Will Payload: "offline"
Will QoS: 0
Will Retain: true

0x10                    // Fixed header: CONNECT
0x3C                    // Remaining length: 60 bytes
0x00 0x04 'M' 'Q' 'T' 'T'  // Protocol name: "MQTT"
0x04                    // Protocol level: 3.1.1
0x26                    // Connect flags: 0010 0110
                        //   Bit 5: Will Retain = 1
                        //   Bit 4-3: Will QoS = 00
                        //   Bit 2: Will Flag = 1
                        //   Bit 1: Clean Session = 1
0x00 0x3C               // Keep Alive: 60 seconds
0x00 0x07 's' 'e' 'n' 's' 'o' 'r' '1'  // Client ID: "sensor1"
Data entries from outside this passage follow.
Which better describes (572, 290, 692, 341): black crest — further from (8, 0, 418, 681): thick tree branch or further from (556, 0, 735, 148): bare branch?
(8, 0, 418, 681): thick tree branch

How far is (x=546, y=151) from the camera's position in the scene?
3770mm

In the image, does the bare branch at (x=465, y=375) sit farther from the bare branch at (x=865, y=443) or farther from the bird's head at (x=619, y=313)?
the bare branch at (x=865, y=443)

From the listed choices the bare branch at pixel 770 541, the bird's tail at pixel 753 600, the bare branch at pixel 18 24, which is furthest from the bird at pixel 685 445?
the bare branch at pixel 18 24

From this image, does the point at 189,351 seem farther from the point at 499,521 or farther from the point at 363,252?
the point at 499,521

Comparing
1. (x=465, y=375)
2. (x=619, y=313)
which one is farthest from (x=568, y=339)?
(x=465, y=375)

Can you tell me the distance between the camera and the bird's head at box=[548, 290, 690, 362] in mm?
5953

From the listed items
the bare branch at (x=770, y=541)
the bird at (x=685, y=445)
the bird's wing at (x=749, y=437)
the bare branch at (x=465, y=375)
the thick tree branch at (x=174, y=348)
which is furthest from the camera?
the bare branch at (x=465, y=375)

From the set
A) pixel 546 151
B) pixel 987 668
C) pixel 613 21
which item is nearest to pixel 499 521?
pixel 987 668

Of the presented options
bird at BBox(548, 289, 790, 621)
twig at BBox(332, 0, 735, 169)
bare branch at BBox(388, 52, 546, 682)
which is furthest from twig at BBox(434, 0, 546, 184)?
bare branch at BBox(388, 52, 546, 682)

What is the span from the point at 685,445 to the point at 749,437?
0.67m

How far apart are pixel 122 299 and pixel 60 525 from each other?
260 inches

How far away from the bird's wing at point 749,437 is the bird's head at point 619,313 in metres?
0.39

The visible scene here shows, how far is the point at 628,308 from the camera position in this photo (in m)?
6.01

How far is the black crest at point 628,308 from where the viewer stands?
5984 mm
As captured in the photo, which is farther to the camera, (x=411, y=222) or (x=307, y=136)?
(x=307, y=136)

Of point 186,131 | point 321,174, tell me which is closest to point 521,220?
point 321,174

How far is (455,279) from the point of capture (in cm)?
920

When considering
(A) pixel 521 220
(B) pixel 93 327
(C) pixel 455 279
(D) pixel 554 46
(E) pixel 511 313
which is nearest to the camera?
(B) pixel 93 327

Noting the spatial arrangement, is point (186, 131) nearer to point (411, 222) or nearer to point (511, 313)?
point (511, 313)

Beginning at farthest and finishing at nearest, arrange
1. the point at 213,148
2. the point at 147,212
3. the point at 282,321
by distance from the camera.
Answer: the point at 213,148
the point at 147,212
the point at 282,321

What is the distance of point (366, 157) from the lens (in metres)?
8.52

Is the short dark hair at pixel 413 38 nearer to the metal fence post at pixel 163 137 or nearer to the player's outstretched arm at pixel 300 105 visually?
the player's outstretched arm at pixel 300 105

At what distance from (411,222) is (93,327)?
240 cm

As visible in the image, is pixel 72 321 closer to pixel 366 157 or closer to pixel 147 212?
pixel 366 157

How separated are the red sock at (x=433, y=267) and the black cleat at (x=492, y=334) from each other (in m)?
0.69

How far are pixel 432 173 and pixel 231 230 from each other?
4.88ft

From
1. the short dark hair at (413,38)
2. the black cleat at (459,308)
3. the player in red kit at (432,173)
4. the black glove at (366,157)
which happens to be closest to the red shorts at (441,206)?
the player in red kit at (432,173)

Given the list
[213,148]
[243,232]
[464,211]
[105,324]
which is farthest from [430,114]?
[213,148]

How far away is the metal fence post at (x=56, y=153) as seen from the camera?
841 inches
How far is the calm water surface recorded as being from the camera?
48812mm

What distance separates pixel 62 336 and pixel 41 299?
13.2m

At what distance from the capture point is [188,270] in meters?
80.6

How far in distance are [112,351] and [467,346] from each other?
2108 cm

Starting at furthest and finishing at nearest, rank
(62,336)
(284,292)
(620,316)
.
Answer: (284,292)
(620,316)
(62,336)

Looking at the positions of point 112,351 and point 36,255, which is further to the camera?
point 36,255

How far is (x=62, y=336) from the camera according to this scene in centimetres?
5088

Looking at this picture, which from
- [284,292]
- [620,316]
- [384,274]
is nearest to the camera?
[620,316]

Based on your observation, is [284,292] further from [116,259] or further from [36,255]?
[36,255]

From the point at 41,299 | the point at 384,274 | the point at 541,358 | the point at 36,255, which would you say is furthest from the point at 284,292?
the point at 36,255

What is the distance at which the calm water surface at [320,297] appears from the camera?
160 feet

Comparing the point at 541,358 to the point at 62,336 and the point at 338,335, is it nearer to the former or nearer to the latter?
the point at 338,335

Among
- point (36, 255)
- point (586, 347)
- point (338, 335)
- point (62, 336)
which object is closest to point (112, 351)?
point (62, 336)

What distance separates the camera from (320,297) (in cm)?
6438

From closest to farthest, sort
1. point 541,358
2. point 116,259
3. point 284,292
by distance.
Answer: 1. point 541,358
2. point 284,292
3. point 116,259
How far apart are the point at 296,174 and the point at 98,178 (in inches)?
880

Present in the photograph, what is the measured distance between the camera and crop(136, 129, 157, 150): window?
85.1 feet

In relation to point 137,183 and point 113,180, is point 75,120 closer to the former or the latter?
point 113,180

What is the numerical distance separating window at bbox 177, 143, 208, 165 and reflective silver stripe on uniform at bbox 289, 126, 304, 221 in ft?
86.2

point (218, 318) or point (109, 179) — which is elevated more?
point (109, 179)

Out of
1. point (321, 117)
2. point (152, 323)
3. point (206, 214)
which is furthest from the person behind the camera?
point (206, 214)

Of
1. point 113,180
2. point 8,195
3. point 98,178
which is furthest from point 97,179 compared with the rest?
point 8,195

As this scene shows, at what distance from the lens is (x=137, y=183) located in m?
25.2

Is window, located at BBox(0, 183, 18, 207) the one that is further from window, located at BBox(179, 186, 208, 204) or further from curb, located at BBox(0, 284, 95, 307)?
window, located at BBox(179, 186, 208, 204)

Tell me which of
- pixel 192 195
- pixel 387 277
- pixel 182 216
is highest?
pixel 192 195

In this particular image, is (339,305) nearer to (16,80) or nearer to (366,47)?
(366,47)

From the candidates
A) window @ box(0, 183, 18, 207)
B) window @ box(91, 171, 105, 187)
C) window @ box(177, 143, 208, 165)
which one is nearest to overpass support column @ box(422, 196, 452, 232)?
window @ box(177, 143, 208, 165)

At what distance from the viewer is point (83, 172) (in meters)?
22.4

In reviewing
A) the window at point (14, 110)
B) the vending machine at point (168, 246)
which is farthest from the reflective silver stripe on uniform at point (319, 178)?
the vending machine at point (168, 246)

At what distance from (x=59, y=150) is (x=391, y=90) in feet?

0x00 0x25               // Will Topic length: 37 bytes
'h' 'o' 'm' 'e' 'a' 's' 's' 'i' 's' 't' 'a' 'n' 't' '/'
's' 'e' 'n' 's' 'o' 'r' '1' '/'
'a' 'v' 'a' 'i' 'l' 'a' 'b' 'i' 'l' 'i' 't' 'y'
0x00 0x07               // Will Payload length: 7 bytes
'o' 'f' 'f' 'l' 'i' 'n' 'e'  // Will Payload: "offline"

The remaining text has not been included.